Джироламо вскинул брови.
— Я не знаю, откуда и что вы знаете о мальчике. Но знаете ли вы, что наш монастырь, принимая мальчика, получил серьёзное денежное вспомоществование от одного купца и фактически взял его под свою опеку? — Джироламо кивнул. Калуджер продолжал: — Но дело не только в этом! Знаете ли вы, что мать мальчика хочет забрать его отсюда?
— Мать? Мать мальчика?! — воскликнули Джироламо и Йован одновременно. На этот раз настала их очередь растеряться.
— Да. — Настоятель пронзительно посмотрел на них. — Его мать! Она приезжала сюда некоторое время назад. За сыном. И хотела его забрать...
Однако Джироламо нетерпеливо перебил монаха. Было видно, что последняя новость взволновала его.
— Но откуда известно, что это мать? Она предъявила какие-то доказательства, какие-то документы...
— И самые веские, — сказал монах. — Мальчик её узнал!
— То есть вы хотите сказать, что она... эта женщина виделась с мальчиком?
— Именно. Она умоляла о встрече, клялась, что она его мать, но при этом ничем не могла или не хотела доказать это... Тогда я решил показать её мальчику. И он узнал её!
— И куда она уехала после этого? Почему она не забрала с собой сына?
— Это я не отдал его. Поймите, я был растерян. Я побоялся отдать им мальчика. Ведь я ничего не знаю о его матери. У неё не было ничего, никаких рекомендательных писем, ни от отца Рафаила, ни от господина Йована, ни от купца Мендереса, который оказал нам большую помощь...
Джироламо задумался.
— Вы сказали «им». Значит, женщина была не одна?
— С ней был какой-то венецианец, — настоятель поморщился.
— Венецианец?
— Так он представился, не уточняя.
— И его зовут...
— Я не помню, но он не был похож ни на патриция, ни на купца... Я бы сказал, что он более напоминал воина... я бы сказал, капитана военного корабля... Наёмника. Он очень горячился и торопился забрать мальчика.
— А что он делал подле этой женщины? Как вам показалось?

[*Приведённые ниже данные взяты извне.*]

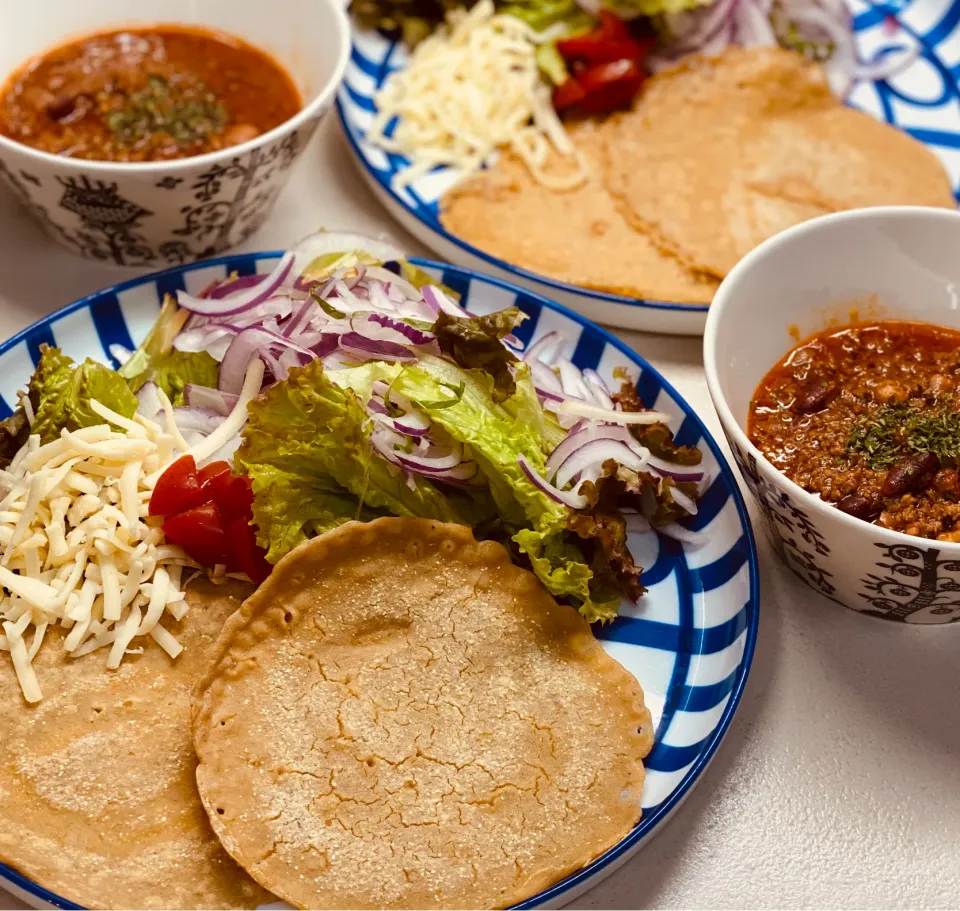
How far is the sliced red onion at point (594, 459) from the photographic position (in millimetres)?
2676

Настоятель принялся вспоминать.
— Не думаю, что они родственники или друзья. Не походил он и на слугу или помощника.
— Телохранитель?
— Возможно.
— Хм. И что же, почему они уехали без мальчика? Не объясняя причин?
Монах покачал головой.
— Мать Ильи ссылалась на купца Мендереса. И я попросил привезти либо рекомендательные письма от него, либо вернуться с ним и урегулировать все дела.
— И давно это было?
— Полтора месяца назад. Перед самым военным положением и захватом крепости.
— И как выглядела эта женщина?
Настоятель потупился, причмокнул языком и стал говорить нараспев, смотря в стену перед собой:
— Статная. У неё чёрные, очень чёрные волосы. Но она не смуглая, у неё белая кожа, и она кажется очень бледной. У неё большие, очень чёрные глаза. И в них можно все читать. Все чувства. Сначала они казались очень встревоженными, но когда она увидела сына, они засияли... от счастья. Это сияние было видно... — Монах потупился. Джироламо силился понять, что он не договаривает. Монах закончил, смутившись: — Она, эта женщина, красива... очень... земной красотой.